Does she have an obligation to tell me where she's taking our child?


----------



## Pluto2 (Aug 17, 2011)

Is there a separation agreement?


----------



## Giro flee (Mar 12, 2013)

Is there a history of some wrong doing on her part? Are you afraid for your child? Are you divorced, separated, or married? I guess it depends on your situation. I run out with the kids all the time without saying anything and so does my husband, but we have no marital issues or parenting issues causing conflict.


----------



## LongWalk (Apr 4, 2013)

If you are both custodial parents, you should routinely discuss all important decisions regarding the welfare of your child. She cannot move and change your child's residence without your permission. 

But if she just driving to the store and won't talk to you, that is a different problem.

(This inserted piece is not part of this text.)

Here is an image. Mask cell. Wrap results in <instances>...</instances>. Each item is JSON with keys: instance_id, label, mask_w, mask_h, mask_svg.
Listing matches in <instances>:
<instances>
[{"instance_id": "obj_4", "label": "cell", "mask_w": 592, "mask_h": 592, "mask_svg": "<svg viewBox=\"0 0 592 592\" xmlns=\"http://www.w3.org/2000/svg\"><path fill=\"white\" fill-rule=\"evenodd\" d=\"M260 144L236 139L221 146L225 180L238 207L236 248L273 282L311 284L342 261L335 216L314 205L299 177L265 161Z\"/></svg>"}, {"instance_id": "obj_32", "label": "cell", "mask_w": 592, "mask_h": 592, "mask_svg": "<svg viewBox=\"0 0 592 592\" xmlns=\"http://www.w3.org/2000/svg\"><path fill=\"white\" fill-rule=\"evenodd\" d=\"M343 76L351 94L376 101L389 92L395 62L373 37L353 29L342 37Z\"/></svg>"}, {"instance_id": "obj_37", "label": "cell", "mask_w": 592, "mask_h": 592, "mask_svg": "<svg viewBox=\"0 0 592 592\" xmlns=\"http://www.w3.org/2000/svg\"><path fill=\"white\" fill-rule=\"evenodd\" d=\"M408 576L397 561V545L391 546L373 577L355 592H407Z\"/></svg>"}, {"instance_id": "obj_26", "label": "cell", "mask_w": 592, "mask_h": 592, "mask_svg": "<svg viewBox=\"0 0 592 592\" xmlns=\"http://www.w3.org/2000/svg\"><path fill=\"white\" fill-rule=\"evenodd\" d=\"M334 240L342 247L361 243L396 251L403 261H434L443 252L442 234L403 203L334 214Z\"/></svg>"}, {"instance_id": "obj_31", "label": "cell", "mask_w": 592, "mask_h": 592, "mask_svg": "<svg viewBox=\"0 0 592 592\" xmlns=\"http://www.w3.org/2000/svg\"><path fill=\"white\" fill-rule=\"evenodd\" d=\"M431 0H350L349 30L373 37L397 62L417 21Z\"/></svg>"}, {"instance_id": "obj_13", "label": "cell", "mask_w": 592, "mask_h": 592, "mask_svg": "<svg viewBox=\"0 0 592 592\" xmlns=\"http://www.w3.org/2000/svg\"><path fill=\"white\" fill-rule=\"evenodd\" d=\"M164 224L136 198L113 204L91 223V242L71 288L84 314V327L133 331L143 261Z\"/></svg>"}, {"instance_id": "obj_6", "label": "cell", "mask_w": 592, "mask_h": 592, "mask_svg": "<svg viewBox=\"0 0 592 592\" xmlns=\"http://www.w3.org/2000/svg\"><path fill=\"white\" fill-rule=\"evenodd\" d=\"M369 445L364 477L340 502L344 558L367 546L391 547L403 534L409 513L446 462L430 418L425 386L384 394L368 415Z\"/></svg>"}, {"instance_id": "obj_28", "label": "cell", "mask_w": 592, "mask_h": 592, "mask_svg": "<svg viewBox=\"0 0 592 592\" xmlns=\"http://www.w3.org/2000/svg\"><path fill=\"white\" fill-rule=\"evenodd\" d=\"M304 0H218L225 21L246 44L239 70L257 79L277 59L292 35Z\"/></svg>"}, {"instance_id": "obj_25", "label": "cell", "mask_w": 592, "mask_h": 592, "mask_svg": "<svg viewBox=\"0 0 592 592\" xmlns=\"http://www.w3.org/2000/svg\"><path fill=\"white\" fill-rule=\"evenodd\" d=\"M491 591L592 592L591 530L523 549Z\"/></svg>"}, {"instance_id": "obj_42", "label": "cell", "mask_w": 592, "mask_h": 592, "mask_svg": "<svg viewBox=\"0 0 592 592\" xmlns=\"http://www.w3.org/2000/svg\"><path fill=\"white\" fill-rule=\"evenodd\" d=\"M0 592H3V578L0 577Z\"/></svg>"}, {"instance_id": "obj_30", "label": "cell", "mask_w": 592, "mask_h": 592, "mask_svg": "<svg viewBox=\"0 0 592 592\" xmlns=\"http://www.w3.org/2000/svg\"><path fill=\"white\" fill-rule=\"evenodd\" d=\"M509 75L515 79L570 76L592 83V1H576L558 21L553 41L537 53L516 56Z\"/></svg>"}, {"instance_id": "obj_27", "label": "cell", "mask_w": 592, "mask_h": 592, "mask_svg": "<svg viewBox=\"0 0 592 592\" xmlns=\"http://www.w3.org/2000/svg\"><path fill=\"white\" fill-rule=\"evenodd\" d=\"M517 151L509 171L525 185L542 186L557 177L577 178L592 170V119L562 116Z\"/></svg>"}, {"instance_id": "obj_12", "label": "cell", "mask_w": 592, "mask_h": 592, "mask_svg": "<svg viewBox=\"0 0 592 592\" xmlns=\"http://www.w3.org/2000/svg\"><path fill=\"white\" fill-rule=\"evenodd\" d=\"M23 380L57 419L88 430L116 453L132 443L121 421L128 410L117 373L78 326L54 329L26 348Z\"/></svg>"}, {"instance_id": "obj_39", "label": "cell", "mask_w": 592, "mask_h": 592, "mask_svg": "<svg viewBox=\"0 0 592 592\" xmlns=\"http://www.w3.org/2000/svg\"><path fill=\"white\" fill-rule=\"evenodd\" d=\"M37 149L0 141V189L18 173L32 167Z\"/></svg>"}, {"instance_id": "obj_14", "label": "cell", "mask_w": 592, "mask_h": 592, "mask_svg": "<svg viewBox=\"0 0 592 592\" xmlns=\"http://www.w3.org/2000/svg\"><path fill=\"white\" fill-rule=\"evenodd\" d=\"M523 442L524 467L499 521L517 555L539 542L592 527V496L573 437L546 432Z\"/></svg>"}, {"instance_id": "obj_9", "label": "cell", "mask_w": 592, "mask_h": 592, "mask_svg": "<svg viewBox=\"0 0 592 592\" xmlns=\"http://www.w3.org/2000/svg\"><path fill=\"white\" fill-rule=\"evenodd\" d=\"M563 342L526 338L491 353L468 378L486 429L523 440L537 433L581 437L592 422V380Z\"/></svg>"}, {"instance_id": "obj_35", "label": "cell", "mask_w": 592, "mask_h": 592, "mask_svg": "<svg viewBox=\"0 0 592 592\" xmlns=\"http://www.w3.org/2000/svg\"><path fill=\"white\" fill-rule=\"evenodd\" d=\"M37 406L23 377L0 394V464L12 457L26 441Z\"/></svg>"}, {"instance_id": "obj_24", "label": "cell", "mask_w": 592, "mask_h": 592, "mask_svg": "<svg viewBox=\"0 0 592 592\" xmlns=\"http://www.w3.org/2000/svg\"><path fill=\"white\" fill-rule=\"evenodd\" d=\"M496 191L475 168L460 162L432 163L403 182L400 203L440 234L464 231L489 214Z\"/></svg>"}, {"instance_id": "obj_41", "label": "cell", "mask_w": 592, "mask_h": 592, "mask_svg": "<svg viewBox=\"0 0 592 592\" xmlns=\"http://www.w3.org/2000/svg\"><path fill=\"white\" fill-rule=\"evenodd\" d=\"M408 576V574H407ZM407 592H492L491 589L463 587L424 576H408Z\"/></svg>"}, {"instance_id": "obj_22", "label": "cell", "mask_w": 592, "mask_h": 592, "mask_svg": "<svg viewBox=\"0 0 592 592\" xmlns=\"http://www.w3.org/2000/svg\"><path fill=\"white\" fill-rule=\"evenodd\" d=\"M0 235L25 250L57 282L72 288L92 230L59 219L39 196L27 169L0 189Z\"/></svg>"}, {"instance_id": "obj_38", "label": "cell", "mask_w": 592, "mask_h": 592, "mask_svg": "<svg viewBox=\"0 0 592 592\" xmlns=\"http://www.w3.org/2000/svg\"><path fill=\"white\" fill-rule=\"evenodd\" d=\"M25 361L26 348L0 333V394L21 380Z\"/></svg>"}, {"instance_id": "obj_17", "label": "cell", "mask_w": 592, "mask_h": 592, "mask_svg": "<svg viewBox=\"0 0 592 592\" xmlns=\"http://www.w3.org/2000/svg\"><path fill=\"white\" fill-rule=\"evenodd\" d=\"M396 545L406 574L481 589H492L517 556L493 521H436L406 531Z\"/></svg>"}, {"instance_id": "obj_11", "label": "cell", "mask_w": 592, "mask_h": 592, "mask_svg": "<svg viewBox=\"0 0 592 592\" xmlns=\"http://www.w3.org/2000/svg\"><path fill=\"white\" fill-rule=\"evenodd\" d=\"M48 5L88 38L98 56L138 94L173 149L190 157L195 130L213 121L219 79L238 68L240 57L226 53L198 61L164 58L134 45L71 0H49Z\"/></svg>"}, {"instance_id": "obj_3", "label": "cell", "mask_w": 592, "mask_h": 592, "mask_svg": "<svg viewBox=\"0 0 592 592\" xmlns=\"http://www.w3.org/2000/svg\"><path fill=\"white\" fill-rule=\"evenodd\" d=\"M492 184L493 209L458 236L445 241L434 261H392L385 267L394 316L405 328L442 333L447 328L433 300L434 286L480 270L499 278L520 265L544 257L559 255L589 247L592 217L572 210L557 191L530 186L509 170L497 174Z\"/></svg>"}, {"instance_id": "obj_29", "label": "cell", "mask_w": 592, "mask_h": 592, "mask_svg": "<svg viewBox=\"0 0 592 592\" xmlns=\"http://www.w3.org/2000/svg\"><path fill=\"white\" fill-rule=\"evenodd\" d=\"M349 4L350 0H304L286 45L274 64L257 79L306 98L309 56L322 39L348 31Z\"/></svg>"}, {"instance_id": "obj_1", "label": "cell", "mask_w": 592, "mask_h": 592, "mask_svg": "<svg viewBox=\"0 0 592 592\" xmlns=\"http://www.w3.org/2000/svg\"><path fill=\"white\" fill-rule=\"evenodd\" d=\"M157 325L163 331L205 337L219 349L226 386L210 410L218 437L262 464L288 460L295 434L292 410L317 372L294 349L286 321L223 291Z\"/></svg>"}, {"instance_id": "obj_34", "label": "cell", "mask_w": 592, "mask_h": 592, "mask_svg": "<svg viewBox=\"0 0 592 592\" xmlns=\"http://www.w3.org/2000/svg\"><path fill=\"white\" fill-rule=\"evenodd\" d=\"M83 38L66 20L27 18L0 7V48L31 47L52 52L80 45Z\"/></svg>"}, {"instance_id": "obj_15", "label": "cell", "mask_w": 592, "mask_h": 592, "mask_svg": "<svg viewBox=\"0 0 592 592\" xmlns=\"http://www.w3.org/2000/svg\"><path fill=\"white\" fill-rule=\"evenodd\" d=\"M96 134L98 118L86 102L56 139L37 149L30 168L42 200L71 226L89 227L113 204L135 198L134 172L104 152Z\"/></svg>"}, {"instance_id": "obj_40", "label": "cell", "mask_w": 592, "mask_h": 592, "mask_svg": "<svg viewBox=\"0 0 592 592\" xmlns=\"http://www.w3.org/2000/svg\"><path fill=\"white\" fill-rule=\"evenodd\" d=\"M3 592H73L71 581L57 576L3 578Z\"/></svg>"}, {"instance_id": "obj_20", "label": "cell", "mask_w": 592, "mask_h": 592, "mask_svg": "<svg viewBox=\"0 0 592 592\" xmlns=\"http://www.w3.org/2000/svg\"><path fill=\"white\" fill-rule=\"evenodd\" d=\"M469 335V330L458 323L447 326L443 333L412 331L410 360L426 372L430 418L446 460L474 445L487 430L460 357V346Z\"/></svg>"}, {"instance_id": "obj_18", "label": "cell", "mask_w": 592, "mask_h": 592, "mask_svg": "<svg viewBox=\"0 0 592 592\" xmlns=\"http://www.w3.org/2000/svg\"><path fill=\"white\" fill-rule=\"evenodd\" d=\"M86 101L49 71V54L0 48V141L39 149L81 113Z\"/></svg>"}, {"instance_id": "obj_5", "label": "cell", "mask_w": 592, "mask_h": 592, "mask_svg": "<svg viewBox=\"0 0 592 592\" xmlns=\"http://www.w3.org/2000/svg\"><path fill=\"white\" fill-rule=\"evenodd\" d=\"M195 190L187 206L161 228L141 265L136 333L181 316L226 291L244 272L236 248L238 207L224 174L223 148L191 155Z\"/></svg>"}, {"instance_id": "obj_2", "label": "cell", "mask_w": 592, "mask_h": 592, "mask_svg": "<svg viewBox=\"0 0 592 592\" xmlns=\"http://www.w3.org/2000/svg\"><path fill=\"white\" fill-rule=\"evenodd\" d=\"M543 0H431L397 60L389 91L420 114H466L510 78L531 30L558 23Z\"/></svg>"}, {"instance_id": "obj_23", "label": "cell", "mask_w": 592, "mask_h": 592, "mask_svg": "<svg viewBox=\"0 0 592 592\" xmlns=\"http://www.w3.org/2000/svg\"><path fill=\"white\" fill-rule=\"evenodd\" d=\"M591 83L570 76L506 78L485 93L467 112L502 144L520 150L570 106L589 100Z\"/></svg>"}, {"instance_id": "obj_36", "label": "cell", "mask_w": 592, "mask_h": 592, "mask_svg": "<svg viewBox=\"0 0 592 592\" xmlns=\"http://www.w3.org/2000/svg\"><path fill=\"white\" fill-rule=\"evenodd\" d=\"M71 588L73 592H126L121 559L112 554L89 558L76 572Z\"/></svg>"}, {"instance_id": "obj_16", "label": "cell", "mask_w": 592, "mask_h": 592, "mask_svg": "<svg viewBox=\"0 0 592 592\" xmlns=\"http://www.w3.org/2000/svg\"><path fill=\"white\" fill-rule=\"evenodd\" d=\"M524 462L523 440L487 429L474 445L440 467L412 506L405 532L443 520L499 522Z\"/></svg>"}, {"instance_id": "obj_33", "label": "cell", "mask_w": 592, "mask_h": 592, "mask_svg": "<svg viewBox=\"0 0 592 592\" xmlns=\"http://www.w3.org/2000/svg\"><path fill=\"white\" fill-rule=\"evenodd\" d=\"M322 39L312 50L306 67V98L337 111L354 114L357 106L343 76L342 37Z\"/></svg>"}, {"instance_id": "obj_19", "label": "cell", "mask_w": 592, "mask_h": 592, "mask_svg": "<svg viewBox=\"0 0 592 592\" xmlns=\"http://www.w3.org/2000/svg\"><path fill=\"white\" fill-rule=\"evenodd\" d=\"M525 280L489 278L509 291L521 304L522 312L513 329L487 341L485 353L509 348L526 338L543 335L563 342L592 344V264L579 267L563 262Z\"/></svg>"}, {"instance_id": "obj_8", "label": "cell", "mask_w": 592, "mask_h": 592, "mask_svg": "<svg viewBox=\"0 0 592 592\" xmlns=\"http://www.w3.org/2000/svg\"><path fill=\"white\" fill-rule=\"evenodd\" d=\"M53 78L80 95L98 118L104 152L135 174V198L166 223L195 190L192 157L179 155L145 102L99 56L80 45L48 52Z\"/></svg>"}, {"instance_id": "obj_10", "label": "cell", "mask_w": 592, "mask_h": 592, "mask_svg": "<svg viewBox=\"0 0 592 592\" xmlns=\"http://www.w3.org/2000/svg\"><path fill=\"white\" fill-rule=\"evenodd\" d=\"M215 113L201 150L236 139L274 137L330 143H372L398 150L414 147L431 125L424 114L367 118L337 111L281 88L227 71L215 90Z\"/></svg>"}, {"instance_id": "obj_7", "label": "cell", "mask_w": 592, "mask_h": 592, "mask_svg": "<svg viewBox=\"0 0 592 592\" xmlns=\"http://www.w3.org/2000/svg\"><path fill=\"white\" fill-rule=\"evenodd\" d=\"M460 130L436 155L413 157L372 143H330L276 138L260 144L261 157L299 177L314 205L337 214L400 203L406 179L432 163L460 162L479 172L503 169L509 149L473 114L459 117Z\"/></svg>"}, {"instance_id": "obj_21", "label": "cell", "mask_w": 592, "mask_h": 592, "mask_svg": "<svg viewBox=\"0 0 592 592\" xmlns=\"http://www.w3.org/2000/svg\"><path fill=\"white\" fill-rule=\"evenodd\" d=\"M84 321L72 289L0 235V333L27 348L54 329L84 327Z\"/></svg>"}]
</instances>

_Posted via *Topify* using iPhone/iPad_


----------



## Member (Aug 7, 2013)

We are still married and living together, but verbally separated.

I felt it was a reasonable question and I have the right to know where my child is at all times.


----------



## Morgiana (Oct 18, 2011)

My spouse was like this and unless there is a history of something happening, then yes, I say you are over-reacting and need to back off. You are both responsible for him, but that level of micro-management of her whereabouts is just plain freaky and reeks of a controlling personality.

If your communication issues are destroying the marriage, have you tried to get her to go to Marriage counselling to work on it?


----------



## Pluto2 (Aug 17, 2011)

In a perfect world, parents will discuss all aspects of childcare. It looks like that isn't happening. 
You have no greater rights concerning your children than your wife.


----------



## MSC71 (Aug 1, 2012)

*Re: Re: Does my wife have an obligation to tell me where she's taking our child?*



Member said:


> We are still married and living together, but verbally separated.
> 
> I felt it was a reasonable question and I have the right to know where my child is at all times.


I would pick your battles wisely. Yes she is being a pain by not telling you. Just document everything right now.


----------